7. From the impugned order, we observe that the Commissioner of Income Tax(A) has relied on its own judgment in the case of M/s Parijat Paper Mills Ltd., Muzaffarnagar in Appeal No. 33/09-10/MZR dated 12.08.2010 for AY 2007-08. On specific query from the Bench, ld. DR as well as counsel appearing for the assessee submitted that the above order of ITAT Delhi 'C' Bench in the case of ACIT vs M/s HRJ Steels Pvt. Ltd. has not been set aside or modified by any higher forum. Thus, we are of the considered opinion that the judgment of ITAT 'C' Bench Delhi holds the field and the issue involved in the present appeal is squarely covered by this judgment.
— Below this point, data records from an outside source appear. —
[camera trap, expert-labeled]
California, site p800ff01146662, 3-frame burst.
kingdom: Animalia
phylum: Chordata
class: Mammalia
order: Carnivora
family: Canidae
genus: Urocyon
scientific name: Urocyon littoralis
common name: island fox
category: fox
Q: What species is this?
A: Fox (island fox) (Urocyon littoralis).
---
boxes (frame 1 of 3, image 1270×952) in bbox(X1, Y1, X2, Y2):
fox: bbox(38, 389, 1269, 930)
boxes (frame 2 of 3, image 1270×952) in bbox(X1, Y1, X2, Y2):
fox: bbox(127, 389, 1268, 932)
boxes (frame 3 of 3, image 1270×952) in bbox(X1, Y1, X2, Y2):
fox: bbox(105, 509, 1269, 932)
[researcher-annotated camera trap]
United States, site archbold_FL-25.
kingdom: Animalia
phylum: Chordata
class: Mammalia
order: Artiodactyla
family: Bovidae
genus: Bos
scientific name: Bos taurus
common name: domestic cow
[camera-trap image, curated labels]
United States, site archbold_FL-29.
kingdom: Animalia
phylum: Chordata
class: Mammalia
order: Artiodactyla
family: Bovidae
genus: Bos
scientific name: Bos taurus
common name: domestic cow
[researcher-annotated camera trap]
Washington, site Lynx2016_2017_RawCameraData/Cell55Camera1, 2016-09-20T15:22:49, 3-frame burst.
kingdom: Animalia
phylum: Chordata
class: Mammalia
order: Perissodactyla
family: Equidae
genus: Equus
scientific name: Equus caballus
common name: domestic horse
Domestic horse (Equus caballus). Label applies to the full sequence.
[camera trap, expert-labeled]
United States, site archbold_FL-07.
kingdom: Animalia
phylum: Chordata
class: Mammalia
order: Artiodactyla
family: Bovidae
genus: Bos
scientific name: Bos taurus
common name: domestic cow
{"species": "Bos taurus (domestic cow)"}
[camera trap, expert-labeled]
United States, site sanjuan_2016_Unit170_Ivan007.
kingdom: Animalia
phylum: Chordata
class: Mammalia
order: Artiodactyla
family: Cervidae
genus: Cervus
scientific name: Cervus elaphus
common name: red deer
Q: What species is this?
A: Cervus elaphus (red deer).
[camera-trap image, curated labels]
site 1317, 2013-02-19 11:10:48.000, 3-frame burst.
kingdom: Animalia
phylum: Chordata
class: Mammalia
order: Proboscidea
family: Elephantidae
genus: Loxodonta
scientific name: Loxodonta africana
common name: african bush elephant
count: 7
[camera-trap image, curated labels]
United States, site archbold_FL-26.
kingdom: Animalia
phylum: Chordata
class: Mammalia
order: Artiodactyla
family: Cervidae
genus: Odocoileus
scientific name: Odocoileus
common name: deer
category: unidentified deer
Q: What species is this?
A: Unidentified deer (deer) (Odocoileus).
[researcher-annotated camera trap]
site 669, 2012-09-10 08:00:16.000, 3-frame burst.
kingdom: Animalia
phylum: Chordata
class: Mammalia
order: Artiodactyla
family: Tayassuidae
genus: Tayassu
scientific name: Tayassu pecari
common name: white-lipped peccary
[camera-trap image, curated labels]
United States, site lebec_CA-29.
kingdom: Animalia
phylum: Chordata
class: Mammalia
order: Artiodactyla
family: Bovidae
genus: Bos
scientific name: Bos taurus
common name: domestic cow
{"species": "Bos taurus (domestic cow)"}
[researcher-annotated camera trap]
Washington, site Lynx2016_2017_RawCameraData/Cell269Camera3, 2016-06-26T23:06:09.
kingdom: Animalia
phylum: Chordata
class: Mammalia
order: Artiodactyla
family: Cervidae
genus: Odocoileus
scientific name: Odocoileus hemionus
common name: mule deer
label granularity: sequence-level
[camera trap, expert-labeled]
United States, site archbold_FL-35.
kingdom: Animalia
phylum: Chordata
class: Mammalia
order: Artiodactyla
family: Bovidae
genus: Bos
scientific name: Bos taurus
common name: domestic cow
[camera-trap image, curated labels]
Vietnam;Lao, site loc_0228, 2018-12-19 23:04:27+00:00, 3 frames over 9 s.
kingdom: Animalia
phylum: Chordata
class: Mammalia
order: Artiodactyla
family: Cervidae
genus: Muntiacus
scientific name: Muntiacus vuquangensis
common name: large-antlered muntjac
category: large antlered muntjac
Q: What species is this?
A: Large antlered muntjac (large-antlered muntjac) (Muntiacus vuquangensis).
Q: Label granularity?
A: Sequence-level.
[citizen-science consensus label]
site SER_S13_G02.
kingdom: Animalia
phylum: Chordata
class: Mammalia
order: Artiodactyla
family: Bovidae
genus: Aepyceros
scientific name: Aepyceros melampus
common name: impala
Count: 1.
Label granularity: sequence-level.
Accordingly, we are inclined to hold that the Commissioner of Income Tax(A) was right in holding that the income shown by the assessee as damages/penalty for non-execution of sale deed of land was income assessable under the head of income from other sources. At the same time, we also hold that the claim of the assessee for set off against this income for business loss/unabsorbed depreciation requires a thorough examination and verification at the end of Assessing Officer in the light of ITAT 'C' Bench, Delhi in the case of ACIT vs M/s HRJ Steel Pvt. Ltd. (supra). Under these circumstances, the impugned order is set aside and the issue of allowability of set off of income from other sources against business losses/unabsorbed depreciation is restored to the file of Assessing Officer with a direction that the Assessing Officer shall examine and verify the issue and claim of the assessee in the light of ratio laid down by ITAT 'C' Bench Delhi in the case of ACIT vs M/s HRJ Steel (supra). Needless to mention that the Assessing Officer shall decide the issue after affording due opportunity of hearing for the assessee and assessee is also directed to cooperate with the Assessing Officer during the relevant proceedings.

8. With the above directions, the appeal of the revenue is disposed for and deemed to be treated as allowed for statistical purposes.

9. In the result, appeal of the revenue is allowed for statistical purposes. Order pronounced in the open court on 31.1.2014.